■ What needs to be done
Repeat the data. Keep each line identical.

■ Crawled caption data
=== Begin Enclosure ===

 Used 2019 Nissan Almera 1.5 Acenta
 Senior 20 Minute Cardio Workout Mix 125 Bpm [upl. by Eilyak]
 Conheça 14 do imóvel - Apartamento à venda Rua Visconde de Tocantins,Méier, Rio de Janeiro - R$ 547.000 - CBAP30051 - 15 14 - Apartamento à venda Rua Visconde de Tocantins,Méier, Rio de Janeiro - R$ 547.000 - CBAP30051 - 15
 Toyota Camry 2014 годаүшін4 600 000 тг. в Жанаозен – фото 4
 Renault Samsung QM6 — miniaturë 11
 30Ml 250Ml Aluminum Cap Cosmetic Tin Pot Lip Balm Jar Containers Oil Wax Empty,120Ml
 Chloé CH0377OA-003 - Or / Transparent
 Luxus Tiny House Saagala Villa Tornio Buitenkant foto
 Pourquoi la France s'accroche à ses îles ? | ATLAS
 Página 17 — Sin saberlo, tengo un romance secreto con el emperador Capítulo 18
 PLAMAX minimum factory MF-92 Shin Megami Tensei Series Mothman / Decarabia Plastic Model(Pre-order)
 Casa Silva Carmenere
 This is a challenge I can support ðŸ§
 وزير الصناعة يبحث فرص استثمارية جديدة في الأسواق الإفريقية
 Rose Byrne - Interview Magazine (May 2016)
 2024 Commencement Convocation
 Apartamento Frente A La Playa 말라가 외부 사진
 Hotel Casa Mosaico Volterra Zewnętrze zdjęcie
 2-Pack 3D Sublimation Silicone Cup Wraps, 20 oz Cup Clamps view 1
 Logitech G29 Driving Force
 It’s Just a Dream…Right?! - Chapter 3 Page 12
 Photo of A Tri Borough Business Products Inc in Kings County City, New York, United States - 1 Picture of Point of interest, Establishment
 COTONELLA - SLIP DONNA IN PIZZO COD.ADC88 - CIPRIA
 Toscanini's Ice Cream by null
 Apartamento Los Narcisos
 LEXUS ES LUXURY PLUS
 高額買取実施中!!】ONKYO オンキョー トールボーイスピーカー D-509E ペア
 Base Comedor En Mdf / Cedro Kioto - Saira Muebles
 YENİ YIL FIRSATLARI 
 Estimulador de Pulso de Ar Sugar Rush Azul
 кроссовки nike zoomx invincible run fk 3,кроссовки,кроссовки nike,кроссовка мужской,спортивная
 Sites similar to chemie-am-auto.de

=== End Enclosure ===

■ Solution for this task
 Used 2019 Nissan Almera 1.5 Acenta
 Senior 20 Minute Cardio Workout Mix 125 Bpm [upl. by Eilyak]
 Conheça 14 do imóvel - Apartamento à venda Rua Visconde de Tocantins,Méier, Rio de Janeiro - R$ 547.000 - CBAP30051 - 15 14 - Apartamento à venda Rua Visconde de Tocantins,Méier, Rio de Janeiro - R$ 547.000 - CBAP30051 - 15
 Toyota Camry 2014 годаүшін4 600 000 тг. в Жанаозен – фото 4
 Renault Samsung QM6 — miniaturë 11
 30Ml 250Ml Aluminum Cap Cosmetic Tin Pot Lip Balm Jar Containers Oil Wax Empty,120Ml
 Chloé CH0377OA-003 - Or / Transparent
 Luxus Tiny House Saagala Villa Tornio Buitenkant foto
 Pourquoi la France s'accroche à ses îles ? | ATLAS
 Página 17 — Sin saberlo, tengo un romance secreto con el emperador Capítulo 18
 PLAMAX minimum factory MF-92 Shin Megami Tensei Series Mothman / Decarabia Plastic Model(Pre-order)
 Casa Silva Carmenere
 This is a challenge I can support ðŸ§
 وزير الصناعة يبحث فرص استثمارية جديدة في الأسواق الإفريقية
 Rose Byrne - Interview Magazine (May 2016)
 2024 Commencement Convocation
 Apartamento Frente A La Playa 말라가 외부 사진
 Hotel Casa Mosaico Volterra Zewnętrze zdjęcie
 2-Pack 3D Sublimation Silicone Cup Wraps, 20 oz Cup Clamps view 1
 Logitech G29 Driving Force
 It’s Just a Dream…Right?! - Chapter 3 Page 12
 Photo of A Tri Borough Business Products Inc in Kings County City, New York, United States - 1 Picture of Point of interest, Establishment
 COTONELLA - SLIP DONNA IN PIZZO COD.ADC88 - CIPRIA
 Toscanini's Ice Cream by null
 Apartamento Los Narcisos
 LEXUS ES LUXURY PLUS
 高額買取実施中!!】ONKYO オンキョー トールボーイスピーカー D-509E ペア
 Base Comedor En Mdf / Cedro Kioto - Saira Muebles
 YENİ YIL FIRSATLARI 
 Estimulador de Pulso de Ar Sugar Rush Azul
 кроссовки nike zoomx invincible run fk 3,кроссовки,кроссовки nike,кроссовка мужской,спортивная
 Sites similar to chemie-am-auto.de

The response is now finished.